When the grandchildren aren't around, you can always have a bounce yourself - apparently bouncing burns 160 calories in just 20 minutes!

A simple walk can be extra fun

Don’t overlook the simple things in life. A good walk can burn calories and get muscles working, and it needn’t be a chore for younger ones. Try to set a simple ‘I- spy’ challenge, where children must spot a few simple things – a black cat, a telephone box, a fruit tree – to ‘win’ the game. They’ll walk miles before they know it and you’ll burn around 200 calories an hour. 

The family that swims together...

For a year-round holiday feeling, swimming is hard to beat. Laura Molloy at Swimbabes (see below) explains the key benefits for families of swimming together: 

'Learning to swim as a family promotes a healthy lifestyle. It teaches the baby/child a skill that will be invaluable to them. It also allows a special bonding time. It allows children to grow up with a real love of water and allows them to explore all the exciting sports associated with water. 

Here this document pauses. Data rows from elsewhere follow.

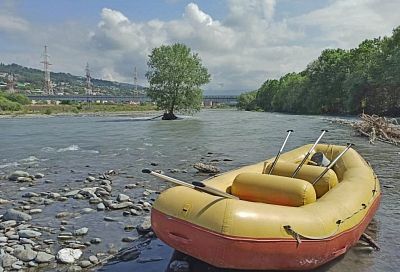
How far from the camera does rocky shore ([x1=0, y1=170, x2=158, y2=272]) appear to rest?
6.24 metres

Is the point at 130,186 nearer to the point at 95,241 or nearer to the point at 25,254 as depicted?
the point at 95,241

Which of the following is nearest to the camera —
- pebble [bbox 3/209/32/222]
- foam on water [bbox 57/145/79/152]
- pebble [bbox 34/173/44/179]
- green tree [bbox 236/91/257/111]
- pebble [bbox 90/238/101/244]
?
pebble [bbox 90/238/101/244]

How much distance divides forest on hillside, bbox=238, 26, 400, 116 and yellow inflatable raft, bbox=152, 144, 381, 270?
46592 mm

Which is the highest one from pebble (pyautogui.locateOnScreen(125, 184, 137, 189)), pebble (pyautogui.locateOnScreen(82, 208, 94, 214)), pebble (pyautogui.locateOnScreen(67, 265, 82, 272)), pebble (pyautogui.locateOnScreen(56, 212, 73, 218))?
pebble (pyautogui.locateOnScreen(67, 265, 82, 272))

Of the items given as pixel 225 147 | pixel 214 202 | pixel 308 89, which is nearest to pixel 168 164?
pixel 225 147

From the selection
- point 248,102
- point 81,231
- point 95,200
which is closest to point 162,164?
point 95,200

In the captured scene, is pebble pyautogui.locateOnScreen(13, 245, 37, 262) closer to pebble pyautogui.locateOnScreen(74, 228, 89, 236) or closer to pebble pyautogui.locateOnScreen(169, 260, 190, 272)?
pebble pyautogui.locateOnScreen(74, 228, 89, 236)

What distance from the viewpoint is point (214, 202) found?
538 cm

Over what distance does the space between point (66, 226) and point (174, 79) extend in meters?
46.4

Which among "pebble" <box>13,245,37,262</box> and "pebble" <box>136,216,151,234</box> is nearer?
"pebble" <box>13,245,37,262</box>

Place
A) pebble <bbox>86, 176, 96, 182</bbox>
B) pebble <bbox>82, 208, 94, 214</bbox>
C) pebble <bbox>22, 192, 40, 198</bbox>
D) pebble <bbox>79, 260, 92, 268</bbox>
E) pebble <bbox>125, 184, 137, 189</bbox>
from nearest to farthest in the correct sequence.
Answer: pebble <bbox>79, 260, 92, 268</bbox> → pebble <bbox>82, 208, 94, 214</bbox> → pebble <bbox>22, 192, 40, 198</bbox> → pebble <bbox>125, 184, 137, 189</bbox> → pebble <bbox>86, 176, 96, 182</bbox>

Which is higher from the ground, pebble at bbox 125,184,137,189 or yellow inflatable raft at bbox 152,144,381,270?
yellow inflatable raft at bbox 152,144,381,270

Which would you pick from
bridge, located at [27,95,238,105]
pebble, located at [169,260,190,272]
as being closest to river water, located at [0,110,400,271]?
pebble, located at [169,260,190,272]

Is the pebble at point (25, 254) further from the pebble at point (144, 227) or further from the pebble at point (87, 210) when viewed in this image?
the pebble at point (87, 210)
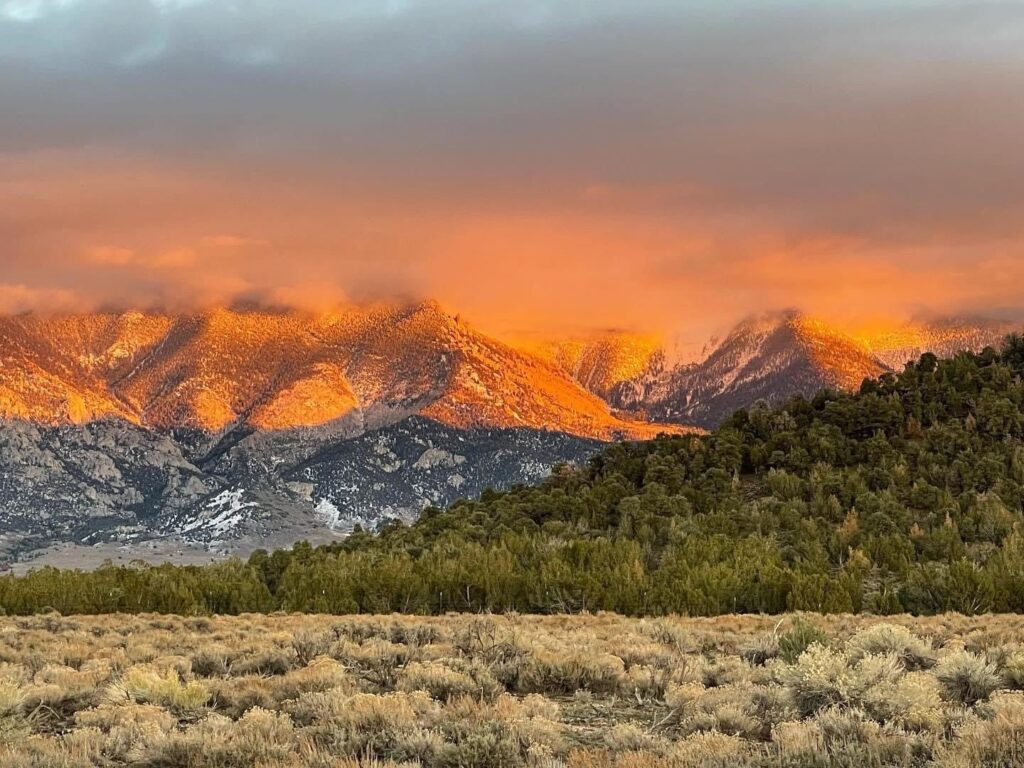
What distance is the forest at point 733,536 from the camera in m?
67.3

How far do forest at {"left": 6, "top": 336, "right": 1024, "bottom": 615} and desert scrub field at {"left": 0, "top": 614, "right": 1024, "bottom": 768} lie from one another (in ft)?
141

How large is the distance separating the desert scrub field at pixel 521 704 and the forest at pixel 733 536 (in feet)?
141

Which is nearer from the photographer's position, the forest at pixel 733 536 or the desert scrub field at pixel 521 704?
the desert scrub field at pixel 521 704

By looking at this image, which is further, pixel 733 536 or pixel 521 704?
pixel 733 536

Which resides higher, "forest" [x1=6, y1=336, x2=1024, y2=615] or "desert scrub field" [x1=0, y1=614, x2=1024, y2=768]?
"desert scrub field" [x1=0, y1=614, x2=1024, y2=768]

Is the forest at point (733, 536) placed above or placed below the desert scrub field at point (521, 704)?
below

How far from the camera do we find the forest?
67.3 m

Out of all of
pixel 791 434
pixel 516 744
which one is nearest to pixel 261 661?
pixel 516 744

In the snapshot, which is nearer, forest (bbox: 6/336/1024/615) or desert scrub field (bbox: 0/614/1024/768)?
desert scrub field (bbox: 0/614/1024/768)

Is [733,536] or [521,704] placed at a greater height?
A: [521,704]

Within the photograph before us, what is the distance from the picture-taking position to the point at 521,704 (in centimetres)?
1538

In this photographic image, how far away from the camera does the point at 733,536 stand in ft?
268

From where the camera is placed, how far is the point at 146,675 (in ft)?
58.5

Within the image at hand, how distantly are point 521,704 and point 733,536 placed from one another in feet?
227
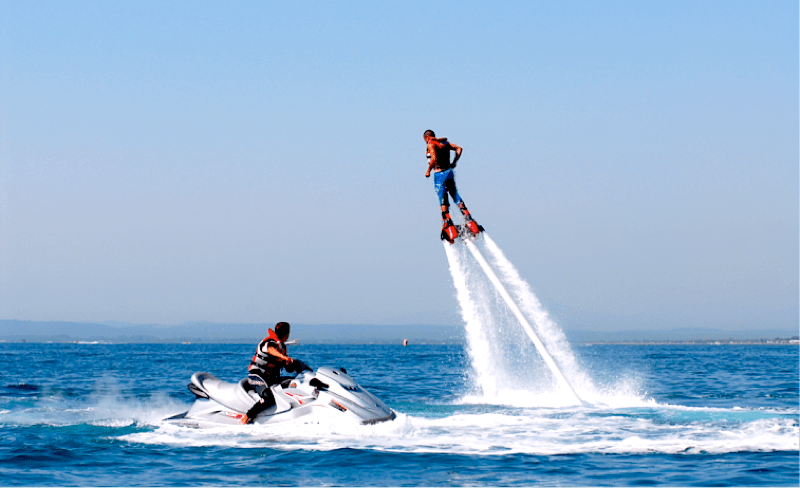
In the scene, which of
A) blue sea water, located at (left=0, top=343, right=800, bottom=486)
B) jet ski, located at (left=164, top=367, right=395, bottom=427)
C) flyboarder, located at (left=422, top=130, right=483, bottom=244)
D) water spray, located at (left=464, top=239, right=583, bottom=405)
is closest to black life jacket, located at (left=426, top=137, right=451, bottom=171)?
flyboarder, located at (left=422, top=130, right=483, bottom=244)

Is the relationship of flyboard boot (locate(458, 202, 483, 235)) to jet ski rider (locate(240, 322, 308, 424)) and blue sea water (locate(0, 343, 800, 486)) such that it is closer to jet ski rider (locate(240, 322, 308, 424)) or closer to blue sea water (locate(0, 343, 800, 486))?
blue sea water (locate(0, 343, 800, 486))

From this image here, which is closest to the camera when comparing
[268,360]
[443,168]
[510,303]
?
[268,360]

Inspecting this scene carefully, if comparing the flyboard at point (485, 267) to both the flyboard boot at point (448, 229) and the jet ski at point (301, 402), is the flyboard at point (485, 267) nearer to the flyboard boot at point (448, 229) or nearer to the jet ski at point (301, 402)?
the flyboard boot at point (448, 229)

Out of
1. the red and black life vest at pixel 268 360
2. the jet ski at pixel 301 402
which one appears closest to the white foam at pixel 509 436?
the jet ski at pixel 301 402

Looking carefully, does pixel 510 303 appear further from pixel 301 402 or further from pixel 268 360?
pixel 268 360

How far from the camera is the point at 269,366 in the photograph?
52.1ft

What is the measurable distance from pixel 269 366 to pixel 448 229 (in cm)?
633

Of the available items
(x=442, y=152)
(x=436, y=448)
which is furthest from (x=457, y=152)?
(x=436, y=448)

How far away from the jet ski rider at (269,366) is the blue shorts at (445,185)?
5.79 metres

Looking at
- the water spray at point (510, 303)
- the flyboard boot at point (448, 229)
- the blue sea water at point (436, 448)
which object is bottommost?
the blue sea water at point (436, 448)

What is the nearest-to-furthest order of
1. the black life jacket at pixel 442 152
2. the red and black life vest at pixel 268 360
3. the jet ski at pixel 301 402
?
the jet ski at pixel 301 402 < the red and black life vest at pixel 268 360 < the black life jacket at pixel 442 152

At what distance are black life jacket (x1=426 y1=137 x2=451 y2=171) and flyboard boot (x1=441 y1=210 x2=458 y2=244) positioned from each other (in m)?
1.21

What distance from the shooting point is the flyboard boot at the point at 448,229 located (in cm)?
1988

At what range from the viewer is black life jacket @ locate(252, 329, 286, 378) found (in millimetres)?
15602
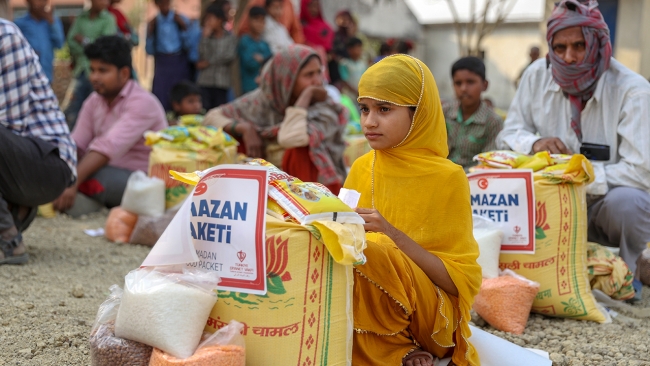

'Co-ordination and associated motor skills are also improved through regular exercise. A weekly swim provides a good workout and will strengthen the heart and lungs.'

If you jump in with them, then you will do yourself a favour, too. Swimming is easy on the joints but is still a very effective form of exercise.

Going green

Gardening is great as it can be quite slow and gentle, but still physical. Both grandparents and grandchildren can while away hours in the garden talking, tending and growing. Adults can easily burn 250 calories an hour on general gardening tasks, and if you get your young charges to engage in some sweeping, digging or even tree-climbing while you’re out there, they’ll be working all their major muscle groups while gulping down fresh air. 

Plus, there’s nothing quite as tasty or as healthy as a home-grown vegetable. 

Keep them moving on a rainy day, read our tips about indoor holiday fun (link to article)

Exercising isn’t just the preserve of the summer months. Whatever the weather, set them a treasure hunt around the house, or use simple games like hide and seek to keep them on their toes. Of course, if you must give in to the twinkling lights of a games console, just opt for either a dance game or a sports game.